> _PROVIDED PASSAGE_:
START

# Grid Search with the COMPAS Dataset

This notebook demonstrates the use of the grid search algorithm from `fairlearn` on the [COMPAS dataset from ProPublica](https://raw.githubusercontent.com/propublica/compas-analysis/master/compas-scores-two-years.csv). This dataset comes from the criminal justice system, with the labels (0 or 1) representing the two-year recidivism rate, specifically whether or not a given offender is re-arrested within two years (with a 0 representing no arrest). Models based on this dataset are used in bail decisions.

## Loading and Examining the Data

We start by loading the dataset using the `tempeh` package (there may be some warnings, if you do not have `pytorch`, `keras` or `tensorflow` installed in your environment; these may be ignored). The data are already split into training and test sets:

In [None]:
import pandas as pd
import numpy as np
from tempeh.configurations import datasets

compas_dataset = datasets['compas']()
X_train = pd.DataFrame(compas_dataset.X_train, columns=compas_dataset.features)
y_train = pd.Series(compas_dataset.y_train.reshape(-1).astype(int), name="two_year_recid")
X_test = pd.DataFrame(compas_dataset.X_test, columns=compas_dataset.features)
y_test = pd.Series(compas_dataset.y_test.reshape(-1).astype(int), name="two_year_recid")
sensitive_features_train = pd.Series(compas_dataset.race_train)
sensitive_features_test = pd.Series(compas_dataset.race_test)

We can examine the features:

In [None]:
X_train

And we can see the values of the sensitive feature, which is race in this example:

In [None]:
np.unique(sensitive_features_train, return_counts=True)

In this case, race has been reduced to a binary attribute. Also note that race does not feature in the feature data itself.

END

Name every variable that receives a value in the data-loading code of the COMPAS grid search notebook. The listing after this plays no part in the work.

> _PROVIDED RECORDS_:
START

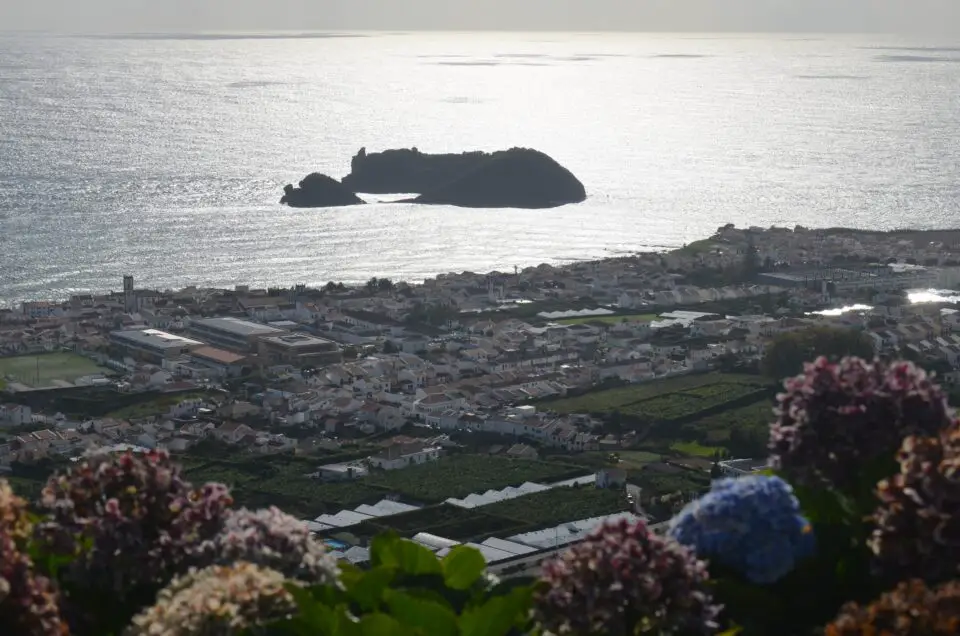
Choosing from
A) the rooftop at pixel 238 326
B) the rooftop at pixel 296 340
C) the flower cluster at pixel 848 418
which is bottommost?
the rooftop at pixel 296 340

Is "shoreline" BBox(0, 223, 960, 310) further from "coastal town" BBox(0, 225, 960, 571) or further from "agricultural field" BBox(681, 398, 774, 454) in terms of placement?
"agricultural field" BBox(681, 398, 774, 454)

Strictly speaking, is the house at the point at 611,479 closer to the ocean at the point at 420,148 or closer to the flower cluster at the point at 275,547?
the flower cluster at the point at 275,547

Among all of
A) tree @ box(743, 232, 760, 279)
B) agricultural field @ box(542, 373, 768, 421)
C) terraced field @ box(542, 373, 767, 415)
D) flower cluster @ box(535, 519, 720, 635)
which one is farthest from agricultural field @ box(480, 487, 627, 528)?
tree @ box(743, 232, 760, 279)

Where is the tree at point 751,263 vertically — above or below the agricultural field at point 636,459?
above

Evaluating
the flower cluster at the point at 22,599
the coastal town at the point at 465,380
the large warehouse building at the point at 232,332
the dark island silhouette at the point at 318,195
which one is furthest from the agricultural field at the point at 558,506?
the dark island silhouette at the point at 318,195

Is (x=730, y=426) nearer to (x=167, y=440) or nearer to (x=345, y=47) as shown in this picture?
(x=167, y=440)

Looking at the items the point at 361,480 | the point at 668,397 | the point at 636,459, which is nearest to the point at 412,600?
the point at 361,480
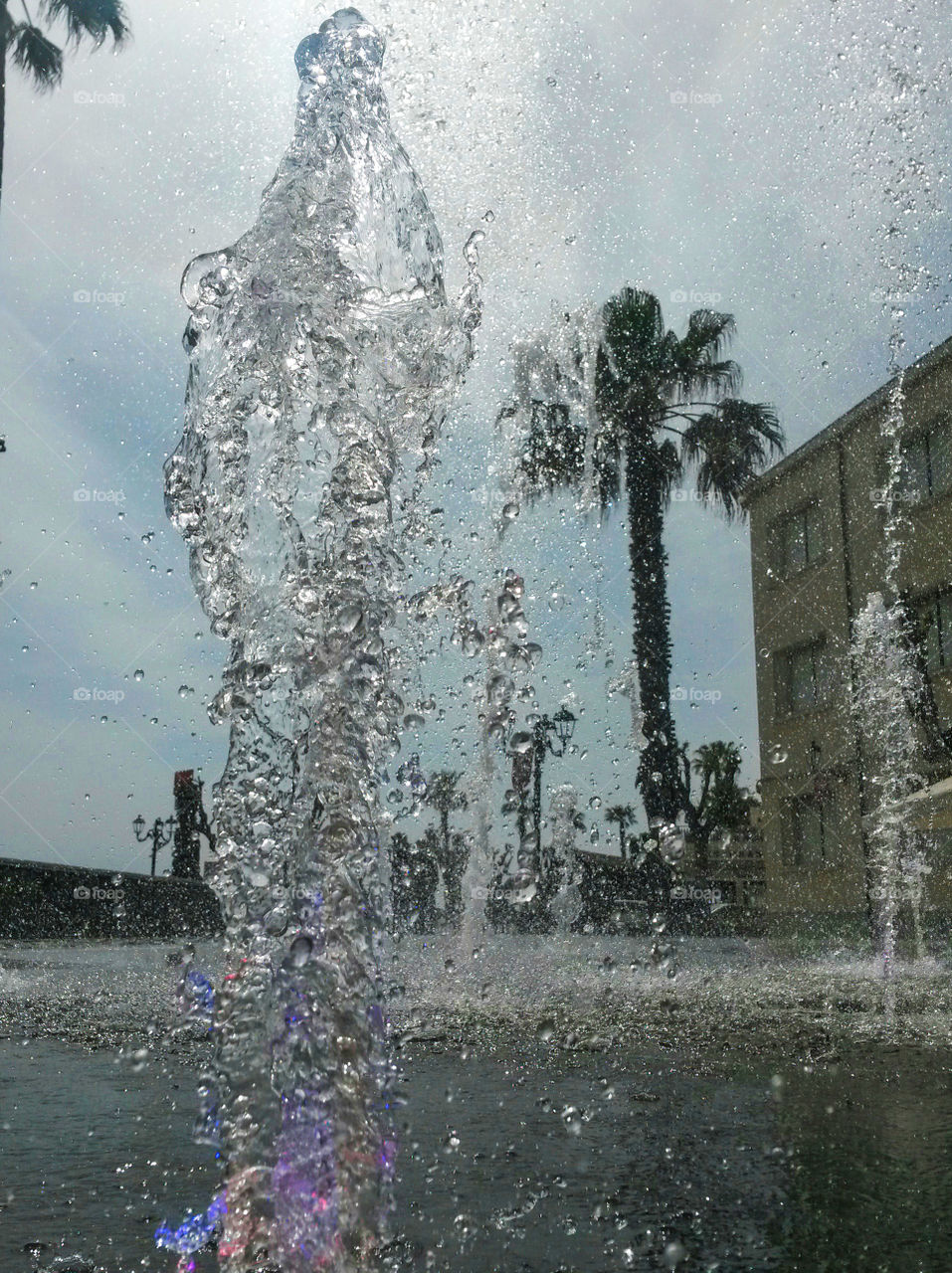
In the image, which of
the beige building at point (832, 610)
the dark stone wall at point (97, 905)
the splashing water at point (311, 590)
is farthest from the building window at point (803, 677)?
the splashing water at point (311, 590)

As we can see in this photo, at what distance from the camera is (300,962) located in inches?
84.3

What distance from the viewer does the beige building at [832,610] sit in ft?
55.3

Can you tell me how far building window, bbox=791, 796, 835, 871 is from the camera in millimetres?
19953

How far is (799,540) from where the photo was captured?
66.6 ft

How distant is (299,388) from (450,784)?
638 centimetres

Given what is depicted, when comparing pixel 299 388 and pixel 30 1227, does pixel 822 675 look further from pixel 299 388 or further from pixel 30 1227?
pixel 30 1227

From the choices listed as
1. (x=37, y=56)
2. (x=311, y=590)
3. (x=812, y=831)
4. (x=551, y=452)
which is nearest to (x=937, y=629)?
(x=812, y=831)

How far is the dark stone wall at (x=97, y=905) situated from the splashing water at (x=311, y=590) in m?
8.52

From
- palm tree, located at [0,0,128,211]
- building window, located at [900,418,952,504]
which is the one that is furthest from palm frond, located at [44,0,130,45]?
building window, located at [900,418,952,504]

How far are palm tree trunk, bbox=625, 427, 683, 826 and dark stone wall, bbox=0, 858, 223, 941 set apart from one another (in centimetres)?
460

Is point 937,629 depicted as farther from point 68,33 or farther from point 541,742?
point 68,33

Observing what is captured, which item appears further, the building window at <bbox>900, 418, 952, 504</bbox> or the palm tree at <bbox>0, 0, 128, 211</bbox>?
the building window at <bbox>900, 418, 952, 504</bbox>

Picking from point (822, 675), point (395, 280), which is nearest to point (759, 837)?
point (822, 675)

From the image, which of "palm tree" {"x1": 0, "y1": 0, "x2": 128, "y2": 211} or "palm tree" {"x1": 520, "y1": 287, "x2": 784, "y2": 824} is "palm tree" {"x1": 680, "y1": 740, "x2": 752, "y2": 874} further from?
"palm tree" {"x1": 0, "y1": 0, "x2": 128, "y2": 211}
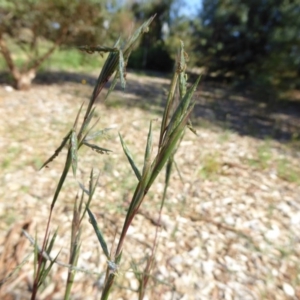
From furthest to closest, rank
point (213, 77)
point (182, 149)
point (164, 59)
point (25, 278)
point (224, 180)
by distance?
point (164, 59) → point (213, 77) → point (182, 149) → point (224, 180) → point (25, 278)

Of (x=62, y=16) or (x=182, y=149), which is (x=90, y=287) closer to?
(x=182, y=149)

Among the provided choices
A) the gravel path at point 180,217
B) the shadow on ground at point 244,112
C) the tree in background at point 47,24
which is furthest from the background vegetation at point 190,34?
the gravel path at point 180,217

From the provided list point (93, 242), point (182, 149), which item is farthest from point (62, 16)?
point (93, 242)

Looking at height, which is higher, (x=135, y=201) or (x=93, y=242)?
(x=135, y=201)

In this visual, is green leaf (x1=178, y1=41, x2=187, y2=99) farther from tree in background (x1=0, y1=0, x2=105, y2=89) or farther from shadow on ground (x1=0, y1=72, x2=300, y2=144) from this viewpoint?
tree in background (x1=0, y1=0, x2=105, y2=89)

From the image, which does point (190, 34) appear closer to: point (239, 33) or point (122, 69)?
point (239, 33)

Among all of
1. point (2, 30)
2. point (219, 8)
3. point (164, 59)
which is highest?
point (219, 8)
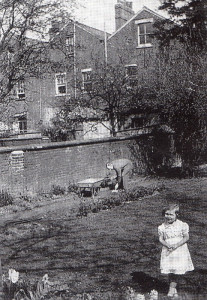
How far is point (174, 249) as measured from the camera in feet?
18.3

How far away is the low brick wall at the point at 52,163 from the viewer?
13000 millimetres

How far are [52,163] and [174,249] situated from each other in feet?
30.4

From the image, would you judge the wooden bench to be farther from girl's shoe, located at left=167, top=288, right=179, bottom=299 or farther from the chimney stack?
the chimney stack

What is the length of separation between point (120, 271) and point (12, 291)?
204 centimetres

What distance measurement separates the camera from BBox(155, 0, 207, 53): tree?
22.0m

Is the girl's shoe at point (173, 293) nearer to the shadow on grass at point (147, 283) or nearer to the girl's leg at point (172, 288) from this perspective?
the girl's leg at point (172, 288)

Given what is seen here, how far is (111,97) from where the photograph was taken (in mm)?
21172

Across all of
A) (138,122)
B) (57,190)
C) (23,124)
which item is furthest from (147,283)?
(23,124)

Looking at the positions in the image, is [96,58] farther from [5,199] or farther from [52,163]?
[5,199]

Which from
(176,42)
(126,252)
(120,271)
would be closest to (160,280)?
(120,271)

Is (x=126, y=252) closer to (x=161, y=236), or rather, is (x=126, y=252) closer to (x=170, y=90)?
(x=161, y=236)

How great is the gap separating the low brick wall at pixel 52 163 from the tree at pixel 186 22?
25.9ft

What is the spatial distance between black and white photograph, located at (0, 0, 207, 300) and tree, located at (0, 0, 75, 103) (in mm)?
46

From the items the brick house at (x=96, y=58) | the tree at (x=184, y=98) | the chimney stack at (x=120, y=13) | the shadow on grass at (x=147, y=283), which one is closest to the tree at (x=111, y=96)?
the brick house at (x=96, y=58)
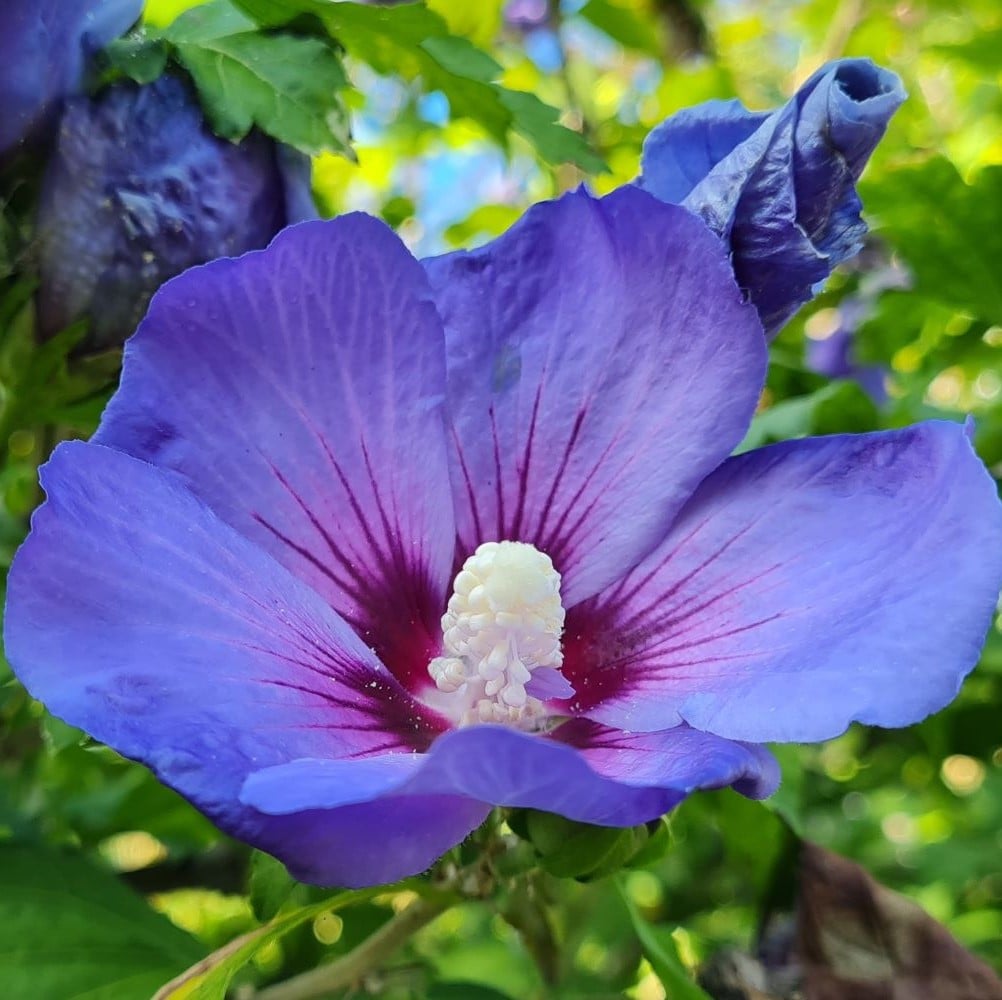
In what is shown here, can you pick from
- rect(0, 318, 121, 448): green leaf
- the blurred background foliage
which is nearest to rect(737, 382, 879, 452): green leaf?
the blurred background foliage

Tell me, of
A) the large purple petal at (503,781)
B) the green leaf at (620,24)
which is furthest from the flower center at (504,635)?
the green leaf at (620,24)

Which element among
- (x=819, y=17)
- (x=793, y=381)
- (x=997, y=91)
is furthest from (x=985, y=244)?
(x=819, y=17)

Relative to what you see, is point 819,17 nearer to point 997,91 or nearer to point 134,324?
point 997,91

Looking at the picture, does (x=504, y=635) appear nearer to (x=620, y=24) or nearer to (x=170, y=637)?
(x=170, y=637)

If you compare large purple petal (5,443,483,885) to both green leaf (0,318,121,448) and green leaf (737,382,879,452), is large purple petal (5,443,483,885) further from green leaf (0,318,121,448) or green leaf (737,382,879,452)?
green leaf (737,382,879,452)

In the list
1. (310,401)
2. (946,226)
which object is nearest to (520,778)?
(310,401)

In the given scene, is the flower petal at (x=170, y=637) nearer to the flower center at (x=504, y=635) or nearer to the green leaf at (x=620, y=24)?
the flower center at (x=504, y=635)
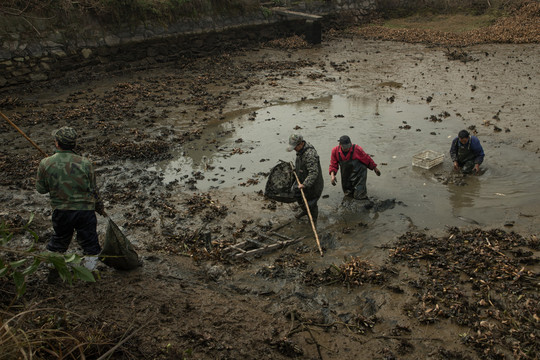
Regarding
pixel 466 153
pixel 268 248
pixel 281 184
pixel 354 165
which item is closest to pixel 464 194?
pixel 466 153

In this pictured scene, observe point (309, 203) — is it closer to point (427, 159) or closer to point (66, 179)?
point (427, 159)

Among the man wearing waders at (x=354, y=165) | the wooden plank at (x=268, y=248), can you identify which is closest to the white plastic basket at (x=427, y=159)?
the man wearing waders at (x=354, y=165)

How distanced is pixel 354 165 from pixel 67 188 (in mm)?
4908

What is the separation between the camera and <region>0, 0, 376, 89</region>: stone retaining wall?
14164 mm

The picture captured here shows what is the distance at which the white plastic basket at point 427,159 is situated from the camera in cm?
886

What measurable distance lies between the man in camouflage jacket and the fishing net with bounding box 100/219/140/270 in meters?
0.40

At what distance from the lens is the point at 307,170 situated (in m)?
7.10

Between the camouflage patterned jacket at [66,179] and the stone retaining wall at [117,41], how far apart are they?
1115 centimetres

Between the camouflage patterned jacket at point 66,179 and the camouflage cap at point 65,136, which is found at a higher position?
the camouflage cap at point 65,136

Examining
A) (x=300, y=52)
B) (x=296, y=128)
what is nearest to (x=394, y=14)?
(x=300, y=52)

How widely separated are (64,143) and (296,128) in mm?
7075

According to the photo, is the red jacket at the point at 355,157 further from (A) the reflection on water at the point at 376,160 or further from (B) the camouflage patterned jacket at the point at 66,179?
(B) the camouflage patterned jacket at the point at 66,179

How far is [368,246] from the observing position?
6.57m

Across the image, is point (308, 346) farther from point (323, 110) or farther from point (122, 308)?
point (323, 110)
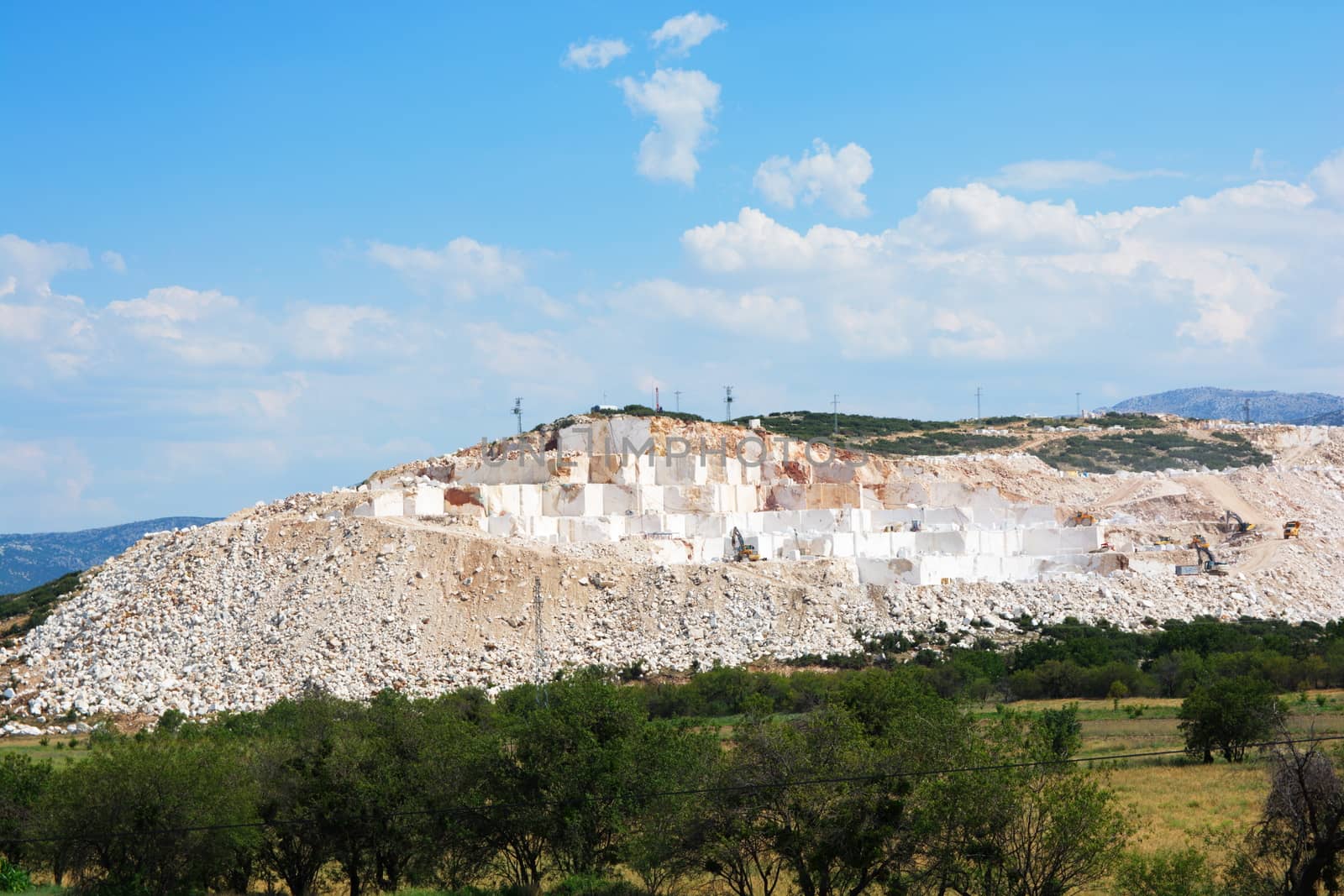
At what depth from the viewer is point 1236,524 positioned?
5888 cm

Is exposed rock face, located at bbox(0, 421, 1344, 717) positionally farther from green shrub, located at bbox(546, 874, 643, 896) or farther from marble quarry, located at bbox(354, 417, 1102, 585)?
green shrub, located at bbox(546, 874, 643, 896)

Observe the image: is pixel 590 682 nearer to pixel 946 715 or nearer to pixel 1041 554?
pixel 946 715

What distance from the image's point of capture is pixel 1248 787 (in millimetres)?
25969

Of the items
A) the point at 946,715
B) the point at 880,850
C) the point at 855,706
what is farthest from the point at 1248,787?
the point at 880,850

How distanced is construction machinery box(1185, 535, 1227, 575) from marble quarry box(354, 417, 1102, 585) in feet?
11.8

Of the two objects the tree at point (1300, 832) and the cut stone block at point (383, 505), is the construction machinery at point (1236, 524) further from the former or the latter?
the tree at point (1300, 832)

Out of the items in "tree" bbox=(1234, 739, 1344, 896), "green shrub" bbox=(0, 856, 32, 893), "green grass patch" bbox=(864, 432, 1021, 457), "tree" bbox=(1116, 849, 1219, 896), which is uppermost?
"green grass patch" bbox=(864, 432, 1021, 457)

END

> _FULL ANSWER_:
compas_dataset, X_train, y_train, X_test, y_test, sensitive_features_train, sensitive_features_test